بسم الله الرحمن الرحيم

Segala puji bagi Allah Rabbul 'alamin, shalawat dan salam semoga dilimpahkan kepada Rasulullah, keluarganya, para sahabatnya, dan orang-orang yang mengikutinya hingga hari kiamat, amma ba'du:

Berikut pembahasan fiqih shalat Jumat, semoga Allah menjadikan penulisan risalah ini ikhlas karena-Nya dan bermanfaat, Allahumma amin.

Keutamaan Hari Jum'at

Rasulullah shallallahu 'alaihi wa sallam bersabda,

إِنَّ مِنْ أَفْضَلِ أَيَّامِكُمْ يَوْمُ الْجُمُعَةِ : فِيْهِ خُلِقَ آدَمُ وَفِيْهِ قُبِضَ وَفِيْهِ النَّفْخَةُ وَفِيْهِ الصَّعْقَةُ فَأَكْثِرُوْا عَلَيَّ مِنَ الصَّلاَةِ فِيْهِ فَإِنَّصَلاَتَكُمْ مَعْرُوْضَةٌ عَلَيَّ ) قَالُوْا : يَا رَسُوْلَ اللهِ وَكَيْفَ تُعْرَضُ عَلَيْكَ صَلاَتُنَا وَقَدْ أَرَمْتَ ؟  فَقَالَ : ( إِنَّ اللهَ عَزَّوَجَلَّ حَرَّمَ عَلىَالْاَرْضِ أَنْ تَأْكُلَ أَجْسَادَ الْاَنْبِيَاءِ

“Sesungguhnya di antara hari yang paling utama adalah hari Jumat. Pada hari itu Adam diciptakan, Adam diwafatkan, sangkakala ditiup, dan pada hari itu terjadi kematian (setelah ditiup sangkakala). Oleh karena itu, perbanyaklah bershalawat kepadaku, karena shalawatmu akan ditampakkan kepadaku.” Para sahabat bertanya, “Wahai Rasulullah, bagaimana shalawat kami ditampakkan kepadamu sedangkan jasadmu telah hancur?” Beliau menjawab, “Sesungguhnya Allah mengharamkan bumi memakan jasad para nabi.” (HR. Abu Dawud, Ibnu Majah dan Nasa’I, dishahihkan oleh Al Albani)

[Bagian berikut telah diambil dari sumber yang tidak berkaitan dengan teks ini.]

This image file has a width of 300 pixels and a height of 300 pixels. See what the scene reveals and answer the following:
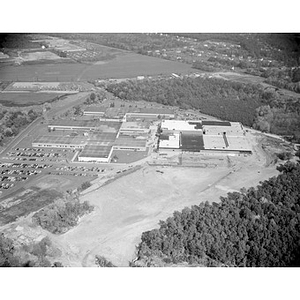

Hari Jumat adalah hari yang paling utama dalam sepekan, sedangkan hari ‘Arafah dan hari Nahar (10 Dzulhijjah) adalah hari yang paling utama dalam setahun. Dinamakan hari Jumat karena pada hari itu orang-orang berkumpul untuk shalat.

Hukum Shalat Jum'at

Shalat Jumat hukumnya fardhu ‘ain (lihat QS. Al-Jumu’ah: 6), kecuali lima orang; budak, wanita, anak-anak, orang sakit, dan musafir. Rasulullah shallallahu 'alaihi wa sallam bersabda,

اَلْجُمُعَةُ حَقٌ وَاجِبٌ عَلَى كُلِّ مُسْلِمٍ فِي جَمَاعَةٍ إِلاَّ أَرْبَعَةٌ : عَبْدٌ مَمْلُوْكٌ أَوِ امْرَأَةٌ أَوْ صَبِيٌّ أَوْ مَرِيْضٌ

“Shalat Jumat itu wajib bagi setiap muslim dengan berjamaah kecuali empat orang; budak, wanita, anak-anak atau orang yang sakit.” (HR. Abu Dawud, Daruquthni, Baihaqi dan Hakim, dishahihkan oleh Syaikh Al Albani dalam Shahih Abu Dawud: 942)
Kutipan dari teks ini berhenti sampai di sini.